In the clouds, however, providers offer many configurations from different machines, each of which has its own recommended prices. AWS in the spot market sells unused capacity at auctions and you can place your bets on nodes. Often, the demand for AWS is so low (for example, in the middle of the night) that you can buy nodes for 10% of the normal price. Cool, yeah? But there are two "but." First, if the demand is high, you may not find suitable servers on the spot market, because availability can vary greatly. Secondly, AWS may confiscate spot nodes from you if another customer wishes to pay an “on demand” price (normal price). Therefore, the spot market is an unpredictable thing, there are no guarantees that you will use the nodes you need for the necessary time.

Another example of policy-based automation. Qubole has a spot agent who, on the basis of the policy you set, “buys” in compliance with the optimal ratio of price and performance. If necessary, the agent combines servers of different types and automatically places bets for you. Politicians can be very complex, and since they can run all night and work instantly, it’s better to let the machines do the work, not the people. This is not like intelligent systems for trading in the securities market.

Fully autonomous automation

Finally, we get a completely autonomous automation, in which the platform collects information, analyzes, makes decisions and acts without asking for our permission and not being guided by policies.

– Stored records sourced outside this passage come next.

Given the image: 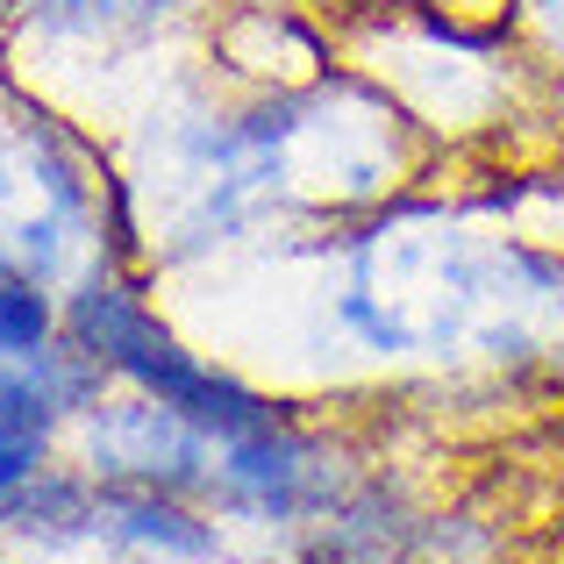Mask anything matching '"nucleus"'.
<instances>
[{
	"mask_svg": "<svg viewBox=\"0 0 564 564\" xmlns=\"http://www.w3.org/2000/svg\"><path fill=\"white\" fill-rule=\"evenodd\" d=\"M336 8H365V0H329V14H336Z\"/></svg>",
	"mask_w": 564,
	"mask_h": 564,
	"instance_id": "9d476101",
	"label": "nucleus"
},
{
	"mask_svg": "<svg viewBox=\"0 0 564 564\" xmlns=\"http://www.w3.org/2000/svg\"><path fill=\"white\" fill-rule=\"evenodd\" d=\"M65 336V307L36 279H0V358H36Z\"/></svg>",
	"mask_w": 564,
	"mask_h": 564,
	"instance_id": "0eeeda50",
	"label": "nucleus"
},
{
	"mask_svg": "<svg viewBox=\"0 0 564 564\" xmlns=\"http://www.w3.org/2000/svg\"><path fill=\"white\" fill-rule=\"evenodd\" d=\"M422 129L358 65L301 86L193 94L151 115L137 172L122 180L137 250L165 264L236 250L286 215H358L414 172Z\"/></svg>",
	"mask_w": 564,
	"mask_h": 564,
	"instance_id": "f257e3e1",
	"label": "nucleus"
},
{
	"mask_svg": "<svg viewBox=\"0 0 564 564\" xmlns=\"http://www.w3.org/2000/svg\"><path fill=\"white\" fill-rule=\"evenodd\" d=\"M65 336L108 379H122L129 393L165 400L172 414L200 422L207 436H221V443L272 436V429L293 422L272 393H258L250 379H236L229 365L186 350L180 336L165 329V315L151 307L137 264H100V272H86L79 286L65 293Z\"/></svg>",
	"mask_w": 564,
	"mask_h": 564,
	"instance_id": "20e7f679",
	"label": "nucleus"
},
{
	"mask_svg": "<svg viewBox=\"0 0 564 564\" xmlns=\"http://www.w3.org/2000/svg\"><path fill=\"white\" fill-rule=\"evenodd\" d=\"M79 465L115 486H151V494H180L200 508H221V471H229V443L207 436L200 422L172 414L151 393H100L79 414Z\"/></svg>",
	"mask_w": 564,
	"mask_h": 564,
	"instance_id": "39448f33",
	"label": "nucleus"
},
{
	"mask_svg": "<svg viewBox=\"0 0 564 564\" xmlns=\"http://www.w3.org/2000/svg\"><path fill=\"white\" fill-rule=\"evenodd\" d=\"M51 436H57V429H43V422H14V414H0V514H8V500L22 494V486L36 479L43 465H51Z\"/></svg>",
	"mask_w": 564,
	"mask_h": 564,
	"instance_id": "1a4fd4ad",
	"label": "nucleus"
},
{
	"mask_svg": "<svg viewBox=\"0 0 564 564\" xmlns=\"http://www.w3.org/2000/svg\"><path fill=\"white\" fill-rule=\"evenodd\" d=\"M129 193L100 151L43 100L0 86V279L79 286L100 264H137Z\"/></svg>",
	"mask_w": 564,
	"mask_h": 564,
	"instance_id": "7ed1b4c3",
	"label": "nucleus"
},
{
	"mask_svg": "<svg viewBox=\"0 0 564 564\" xmlns=\"http://www.w3.org/2000/svg\"><path fill=\"white\" fill-rule=\"evenodd\" d=\"M500 14L514 22V36H522V51L536 57L543 79L564 86V0H500Z\"/></svg>",
	"mask_w": 564,
	"mask_h": 564,
	"instance_id": "6e6552de",
	"label": "nucleus"
},
{
	"mask_svg": "<svg viewBox=\"0 0 564 564\" xmlns=\"http://www.w3.org/2000/svg\"><path fill=\"white\" fill-rule=\"evenodd\" d=\"M200 8L215 0H8L14 22L43 29L51 43H143Z\"/></svg>",
	"mask_w": 564,
	"mask_h": 564,
	"instance_id": "423d86ee",
	"label": "nucleus"
},
{
	"mask_svg": "<svg viewBox=\"0 0 564 564\" xmlns=\"http://www.w3.org/2000/svg\"><path fill=\"white\" fill-rule=\"evenodd\" d=\"M0 8H8V0H0Z\"/></svg>",
	"mask_w": 564,
	"mask_h": 564,
	"instance_id": "9b49d317",
	"label": "nucleus"
},
{
	"mask_svg": "<svg viewBox=\"0 0 564 564\" xmlns=\"http://www.w3.org/2000/svg\"><path fill=\"white\" fill-rule=\"evenodd\" d=\"M329 329L379 365H564V250L457 207H372L336 236Z\"/></svg>",
	"mask_w": 564,
	"mask_h": 564,
	"instance_id": "f03ea898",
	"label": "nucleus"
}]
</instances>
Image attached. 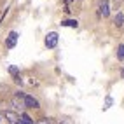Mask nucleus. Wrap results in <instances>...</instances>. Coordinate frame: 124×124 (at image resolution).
Instances as JSON below:
<instances>
[{"label":"nucleus","mask_w":124,"mask_h":124,"mask_svg":"<svg viewBox=\"0 0 124 124\" xmlns=\"http://www.w3.org/2000/svg\"><path fill=\"white\" fill-rule=\"evenodd\" d=\"M18 39H19L18 31H11V33H9V37H7V40H5V46L9 47V49H12L16 44H18Z\"/></svg>","instance_id":"obj_3"},{"label":"nucleus","mask_w":124,"mask_h":124,"mask_svg":"<svg viewBox=\"0 0 124 124\" xmlns=\"http://www.w3.org/2000/svg\"><path fill=\"white\" fill-rule=\"evenodd\" d=\"M23 103H24V107H28V108H39V101L33 96H30V94H24Z\"/></svg>","instance_id":"obj_2"},{"label":"nucleus","mask_w":124,"mask_h":124,"mask_svg":"<svg viewBox=\"0 0 124 124\" xmlns=\"http://www.w3.org/2000/svg\"><path fill=\"white\" fill-rule=\"evenodd\" d=\"M114 23H115V26H122L124 24V14L122 12H117V16H115V19H114Z\"/></svg>","instance_id":"obj_8"},{"label":"nucleus","mask_w":124,"mask_h":124,"mask_svg":"<svg viewBox=\"0 0 124 124\" xmlns=\"http://www.w3.org/2000/svg\"><path fill=\"white\" fill-rule=\"evenodd\" d=\"M9 72L12 73V75H18V68H16V67H11V68H9Z\"/></svg>","instance_id":"obj_12"},{"label":"nucleus","mask_w":124,"mask_h":124,"mask_svg":"<svg viewBox=\"0 0 124 124\" xmlns=\"http://www.w3.org/2000/svg\"><path fill=\"white\" fill-rule=\"evenodd\" d=\"M122 77H124V70H122Z\"/></svg>","instance_id":"obj_15"},{"label":"nucleus","mask_w":124,"mask_h":124,"mask_svg":"<svg viewBox=\"0 0 124 124\" xmlns=\"http://www.w3.org/2000/svg\"><path fill=\"white\" fill-rule=\"evenodd\" d=\"M61 26H68V28H77V26H79V21H77V19H65V21H61Z\"/></svg>","instance_id":"obj_6"},{"label":"nucleus","mask_w":124,"mask_h":124,"mask_svg":"<svg viewBox=\"0 0 124 124\" xmlns=\"http://www.w3.org/2000/svg\"><path fill=\"white\" fill-rule=\"evenodd\" d=\"M60 124H70L68 121H60Z\"/></svg>","instance_id":"obj_14"},{"label":"nucleus","mask_w":124,"mask_h":124,"mask_svg":"<svg viewBox=\"0 0 124 124\" xmlns=\"http://www.w3.org/2000/svg\"><path fill=\"white\" fill-rule=\"evenodd\" d=\"M12 105L16 107V108H23V107H24V103L18 101V98H14V100H12Z\"/></svg>","instance_id":"obj_11"},{"label":"nucleus","mask_w":124,"mask_h":124,"mask_svg":"<svg viewBox=\"0 0 124 124\" xmlns=\"http://www.w3.org/2000/svg\"><path fill=\"white\" fill-rule=\"evenodd\" d=\"M117 58L119 60H124V44H121L117 47Z\"/></svg>","instance_id":"obj_10"},{"label":"nucleus","mask_w":124,"mask_h":124,"mask_svg":"<svg viewBox=\"0 0 124 124\" xmlns=\"http://www.w3.org/2000/svg\"><path fill=\"white\" fill-rule=\"evenodd\" d=\"M18 124H33V121H31L30 115H26V114H19V121H18Z\"/></svg>","instance_id":"obj_7"},{"label":"nucleus","mask_w":124,"mask_h":124,"mask_svg":"<svg viewBox=\"0 0 124 124\" xmlns=\"http://www.w3.org/2000/svg\"><path fill=\"white\" fill-rule=\"evenodd\" d=\"M5 119H9L11 124H18L19 115H18V114H14V112H11V110H5Z\"/></svg>","instance_id":"obj_5"},{"label":"nucleus","mask_w":124,"mask_h":124,"mask_svg":"<svg viewBox=\"0 0 124 124\" xmlns=\"http://www.w3.org/2000/svg\"><path fill=\"white\" fill-rule=\"evenodd\" d=\"M98 9H100V14L103 18L110 14V9H108V0H100V5H98Z\"/></svg>","instance_id":"obj_4"},{"label":"nucleus","mask_w":124,"mask_h":124,"mask_svg":"<svg viewBox=\"0 0 124 124\" xmlns=\"http://www.w3.org/2000/svg\"><path fill=\"white\" fill-rule=\"evenodd\" d=\"M44 44H46L47 49H54V47L58 46V33H56V31H51V33H47Z\"/></svg>","instance_id":"obj_1"},{"label":"nucleus","mask_w":124,"mask_h":124,"mask_svg":"<svg viewBox=\"0 0 124 124\" xmlns=\"http://www.w3.org/2000/svg\"><path fill=\"white\" fill-rule=\"evenodd\" d=\"M37 124H49V121H47V119H42V121H39Z\"/></svg>","instance_id":"obj_13"},{"label":"nucleus","mask_w":124,"mask_h":124,"mask_svg":"<svg viewBox=\"0 0 124 124\" xmlns=\"http://www.w3.org/2000/svg\"><path fill=\"white\" fill-rule=\"evenodd\" d=\"M112 103H114V100H112V96H107V98H105V107H103V110H107V108H110V107H112Z\"/></svg>","instance_id":"obj_9"}]
</instances>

For example, the platform may notice that there are a number of queries using a specific field, and determine that indexing on this field can improve performance. Also, the platform can determine that if you break the table in a certain way, it will also increase performance. It can determine that the cluster is too small and does not satisfy the conditions of the SLA, and dynamically increase it. And since this is a “closed cycle”, the platform will be able to evaluate the results of its actions.

Today, teams working with big data are forced to proactively monitor such opportunities, make changes manually and manually track the results. In reality, many do not have the time or throughput for this, except for the most important or difficult situations. So a self-optimizing platform will help big data teams focus on business results, rather than on finding problems and tuning performance. They will also be able to solve problems for which they rarely managed to allocate time before, such as carrying out numerous minor improvements, the cumulative result of which will be of great importance to users.

Difficulty choking big data, but the future seems bright

The ultimate goal of any company is to benefit from all the data it has, make it available to all employees who need this data to make decisions, and use these solutions to improve the company's business.

With the growth of automation, teams working with big data will be able to solve more important, more valuable problems. They will be able to concentrate on the data, rather than the platform, to extract the most value from big data.